SOS Terre & Mer : pour que la solidarité ne soit pas qu’un mot
- Écrit par : Sylvie Gagnère
Par Sylvie Gagnère - Lagrandeparade.com/ SOS Terre & Mer : pour que la solidarité ne soit pas qu’un mot, auteurs et illustrateurs se sont mobilisés pour nous proposer une anthologie de haut niveau, où la fiction concourt à mieux comprendre la réalité. "
SOS Terre & Mer est une anthologie humanitaire en faveur des réfugiés. Elle répond à un besoin, mais aussi à une question que devrait se poser tout citoyen responsable : est-il possible de laisser des milliers de personnes se noyer aux portes de l’Europe sans rien faire pour les arracher à la mort ? La réponse est « non » pour tous ceux qui s’activent en Méditerranée afin que l’inacceptable ne soit pas accepté et qui soulignent l’évidence que feignent d’ignorer nos gouvernants : chaque vie mérite d’être sauvée, parce que chaque vie compte. La réponse est également « non » pour tous les artistes-auteurs qui ont collaboré à ce projet en donnant le meilleur d’eux-mêmes et de leur talent pour que cet ouvrage voie le jour. Tous les bénéfices sont reversés à SOS méditerranée, qui affrète l’Aquarius.
SOS Terre & Mer rassemble 15 nouvelles et 15 illustrations pour un livre de grande qualité et un geste concret de solidarité.
Au sommaire, on trouve Nathalie Dau, avec "Bec", un texte qui raconte la fuite d’un esclave métamorphe, qui retrouve ceux de sa race et va tenter de s’en faire accepter. Très bien écrit, il parle de tolérance, d’acceptation avec beaucoup d’empathie.
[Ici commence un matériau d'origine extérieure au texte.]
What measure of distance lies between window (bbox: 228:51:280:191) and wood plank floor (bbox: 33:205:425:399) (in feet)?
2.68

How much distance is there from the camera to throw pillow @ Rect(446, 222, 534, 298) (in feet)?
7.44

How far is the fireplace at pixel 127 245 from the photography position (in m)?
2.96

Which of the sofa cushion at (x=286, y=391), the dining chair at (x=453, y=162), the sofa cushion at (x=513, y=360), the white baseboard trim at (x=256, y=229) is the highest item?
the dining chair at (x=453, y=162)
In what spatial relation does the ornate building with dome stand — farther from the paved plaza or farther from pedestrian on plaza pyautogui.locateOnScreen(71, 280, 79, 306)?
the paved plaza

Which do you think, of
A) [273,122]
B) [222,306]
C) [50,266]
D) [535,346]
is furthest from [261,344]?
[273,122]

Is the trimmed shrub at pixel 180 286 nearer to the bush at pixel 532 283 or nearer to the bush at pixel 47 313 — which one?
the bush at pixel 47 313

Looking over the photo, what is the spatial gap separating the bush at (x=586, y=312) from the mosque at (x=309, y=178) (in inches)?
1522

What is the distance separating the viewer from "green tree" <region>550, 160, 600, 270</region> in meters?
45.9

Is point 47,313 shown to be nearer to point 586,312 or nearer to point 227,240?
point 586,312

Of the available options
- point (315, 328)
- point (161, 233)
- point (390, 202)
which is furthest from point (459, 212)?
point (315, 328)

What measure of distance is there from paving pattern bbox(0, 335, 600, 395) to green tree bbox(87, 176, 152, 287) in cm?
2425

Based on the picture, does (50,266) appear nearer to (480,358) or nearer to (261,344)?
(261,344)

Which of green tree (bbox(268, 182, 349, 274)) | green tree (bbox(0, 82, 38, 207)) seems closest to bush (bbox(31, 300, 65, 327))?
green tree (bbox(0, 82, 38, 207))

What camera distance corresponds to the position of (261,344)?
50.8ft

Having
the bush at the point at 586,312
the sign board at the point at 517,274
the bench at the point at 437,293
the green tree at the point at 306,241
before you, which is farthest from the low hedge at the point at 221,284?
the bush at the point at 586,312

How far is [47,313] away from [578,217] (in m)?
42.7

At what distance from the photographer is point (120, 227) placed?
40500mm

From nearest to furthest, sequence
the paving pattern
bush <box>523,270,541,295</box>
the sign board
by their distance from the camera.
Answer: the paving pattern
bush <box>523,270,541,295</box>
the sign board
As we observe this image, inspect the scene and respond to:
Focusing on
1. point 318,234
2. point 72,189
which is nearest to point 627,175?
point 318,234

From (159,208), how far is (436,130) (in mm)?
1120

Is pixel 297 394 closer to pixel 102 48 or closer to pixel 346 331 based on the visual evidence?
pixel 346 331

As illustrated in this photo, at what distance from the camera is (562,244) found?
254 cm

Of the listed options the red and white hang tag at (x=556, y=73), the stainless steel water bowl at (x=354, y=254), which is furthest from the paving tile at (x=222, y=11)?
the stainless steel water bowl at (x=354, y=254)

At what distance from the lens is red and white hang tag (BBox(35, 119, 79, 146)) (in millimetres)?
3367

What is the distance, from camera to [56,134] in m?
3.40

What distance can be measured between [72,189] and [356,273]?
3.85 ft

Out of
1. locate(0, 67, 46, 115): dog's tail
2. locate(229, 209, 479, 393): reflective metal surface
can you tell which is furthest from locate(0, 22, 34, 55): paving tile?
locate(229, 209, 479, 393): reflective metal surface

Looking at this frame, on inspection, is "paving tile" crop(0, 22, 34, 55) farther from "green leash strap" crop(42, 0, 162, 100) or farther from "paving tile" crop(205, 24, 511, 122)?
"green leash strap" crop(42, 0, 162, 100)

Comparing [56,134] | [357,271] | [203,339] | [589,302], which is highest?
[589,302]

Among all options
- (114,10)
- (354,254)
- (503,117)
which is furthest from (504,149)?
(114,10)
"Le Roi en espadrilles" de Brice Tarvel est assez convenu dans son histoire, mais la plume de l’auteur offre un beau moment d’émotion en relatant le parcours d’un migrant.
Plus martial, Jean-Philippe Jaworski est aux manettes de "Ils périront sur les plaines de Mimante", un récit qui allie sensibilité et batailles épiques, dans une atmosphère antique.
"La fête à Neuneu" de Dominique Douay est une nouvelle attachante, dont le personnage principal, un pauvre type affecté à une tâche ingrate, se révèle bien plus profond qu’il n’y paraissait de prime abord.
"Firmin le lapin" de Robert Darvel jour la carte de l’humour et des clichés pour dénoncer l’indifférence.
Le space op’ de Julien Heylbroeck, "Les Xhyles", démontre, s’il en était besoin, que les préjugés sont d’abord et avant tout, une méconnaissance de l’autre, et la projection de nos peurs. La confiance apporte de bien plus grandes joies !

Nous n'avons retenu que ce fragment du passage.